Reste la fatigue de compassion, que l'ouvrage rattache aux métiers où la relation est première. Pearlman et Saakvitne, qu'il cite, la définissent comme « un effet cumulatif de transformations par le trauma sur le thérapeute à force de travailler avec des survivants à des événements de vie traumatiques ». Elle ne procède donc pas d'une exigence intérieure, mais d'une exposition répétée à la souffrance d'autrui, et relève d'une autre lecture que celle proposée ici.

Sources

  • Taibi Kahler et Hedges Capers, « Le mini-scénario », Transactional Analysis Journal, IV, 1, janvier 1974, pages 26 à 41. Traduction française dans Actualités en Analyse Transactionnelle (AAT), n° 4, 1977, pages 163 à 180. Prix Éric Berne 1977. Source des cinq messages contraignants, de la séquence du mini-scénario et de son caractère seulement fréquent, du driver comme leurre, de l'exemple « Sens-toi inférieur à ta tâche », de la description de l'Enfant Revanchard et du bénéfice final, de la symbiose des mini-scénarios interconnectés et des messages permissifs. Les phrases entre guillemets attribuées à Kahler dans cet article sont citées d'après cette traduction.
  • Michael Reddy, « Les messages contraignants : dynamique interne et impact relationnel », AAT, n° 30, 1984, pages 51 à 59. Source de la définition des drivers comme énergie d'un autre ordre, de l'exemple des blocs de couleur, de la réserve sur la proportion de 90 à 95 % avancée par Kahler et de la distinction entre exigence contrainte et exigence authentique.
  • Lawrence Susser, « Bourreaux de travail : un traitement de plein air », AAT, n° 24, 1982, pages 163 à 166. Source du cas de Georges, des douleurs corporelles minimisées ou ignorées, et de la remarque sur le motif de consultation.
  • Christina Maslach et Susan E. Jackson, « The Measurement of Experienced Burnout », Journal of Occupational Behaviour, vol. 2, n° 2, 1981, pages 99 à 113. Source des trois dimensions du burn-out, de l'indépendance statistique du sentiment d'accomplissement et du refus de fondre les trois scores en un seul.
  • Christina Maslach, Wilmar Schaufeli et Michael Leiter, « Job Burnout », Annual Review of Psychology, vol. 52, 2001, pages 397 à 422. Source du poids respectif des facteurs organisationnels et individuels.
  • Evangelia Demerouti, Arnold Bakker, Friedhelm Nachreiner et Wilmar Schaufeli, « The Job Demands-Resources Model of Burnout », Journal of Applied Psychology, vol. 86, n° 3, 2001, pages 499 à 512. Source du modèle des exigences et des ressources rappelé en introduction.
  • Michel Delbrouck (dir.), avec Vénara, Goulet et Ladouceur, Comment traiter le burn-out ?, De Boeck Supérieur, 2e édition, 2021. Source du rappel du syndrome général d'adaptation de Selye, des points de résonance et de leurs mécanismes, ainsi que de la section finale : le tableau comparatif des formes cliniques (bore-out, burn-in, brown-out), la définition du brown-out et le renvoi à Spicer et Alvesson, le deuxième stade dit de pré-burn-out, et la définition de la fatigue de compassion par Pearlman et Saakvitne.
  • Pascale Feller, « Burn-out : évoluer vers la prise de conscience grâce aux transactions empathiques », AAT, n° 184, décembre 2023, pages 3 à 13, pour la lecture contemporaine du burn-out par les praticiens en Analyse Transactionnelle.

Questions fréquentes

Pourquoi le burn-out semble-t-il survenir d'un coup ?

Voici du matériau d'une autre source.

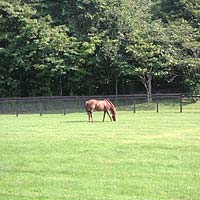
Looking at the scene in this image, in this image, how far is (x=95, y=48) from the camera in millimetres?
39281

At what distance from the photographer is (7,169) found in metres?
10.4

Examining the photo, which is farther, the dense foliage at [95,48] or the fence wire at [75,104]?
the dense foliage at [95,48]

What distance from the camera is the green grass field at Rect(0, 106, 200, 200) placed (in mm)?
8258

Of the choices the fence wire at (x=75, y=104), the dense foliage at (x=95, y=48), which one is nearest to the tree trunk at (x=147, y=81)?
the dense foliage at (x=95, y=48)

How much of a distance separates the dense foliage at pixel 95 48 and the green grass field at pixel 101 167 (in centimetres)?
2282

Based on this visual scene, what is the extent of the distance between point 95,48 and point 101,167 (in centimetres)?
2945

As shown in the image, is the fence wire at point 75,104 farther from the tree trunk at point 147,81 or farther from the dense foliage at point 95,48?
the tree trunk at point 147,81

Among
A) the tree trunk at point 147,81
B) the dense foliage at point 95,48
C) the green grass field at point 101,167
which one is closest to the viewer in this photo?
the green grass field at point 101,167

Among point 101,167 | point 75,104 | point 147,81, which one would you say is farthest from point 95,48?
point 101,167

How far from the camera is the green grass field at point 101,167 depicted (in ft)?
27.1

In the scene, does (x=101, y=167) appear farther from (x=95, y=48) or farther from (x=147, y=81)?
(x=147, y=81)

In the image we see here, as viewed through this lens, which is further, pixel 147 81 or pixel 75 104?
pixel 147 81

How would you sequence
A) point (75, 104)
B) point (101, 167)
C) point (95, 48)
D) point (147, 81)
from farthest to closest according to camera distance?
1. point (147, 81)
2. point (95, 48)
3. point (75, 104)
4. point (101, 167)

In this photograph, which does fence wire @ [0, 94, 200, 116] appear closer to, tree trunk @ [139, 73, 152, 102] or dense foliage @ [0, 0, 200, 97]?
dense foliage @ [0, 0, 200, 97]
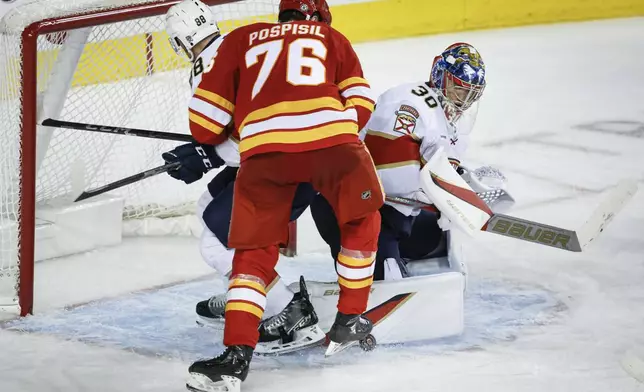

Parce qu'un mécanisme, le driver, tient longtemps avant de céder : il a toutes les apparences d'une solution, jusqu'à ce que chaque écart, au lieu de refermer le dossier, vienne au contraire y ajouter une pièce.

Qu'est-ce que le mini-scénario de Taibi Kahler ?

Une séquence de quelques minutes, parfois quelques secondes, que Taibi Kahler observe se répéter plusieurs fois par jour chez une même personne : un driver s'active d'abord, puis un message plus ancien remonte, puis un dépit presque invisible se manifeste envers quelqu'un d'autre, avant un sentiment final d'impuissance ou de solitude. Répété pendant des mois, cet enchaînement rejoint les trois dimensions décrites par Christina Maslach dans le cas du burn-out.

Pourquoi est-il difficile de repérer chez soi les signes avant-coureurs du burn-out ?

Selon les observations de Lawrence Susser dès 1982, l'épuisement au travail n'est presque jamais la raison pour laquelle une personne consulte : le mécanisme ne se voit pas de l'intérieur, et le repérer suppose de ne pas être, au même moment, occupé à le tenir.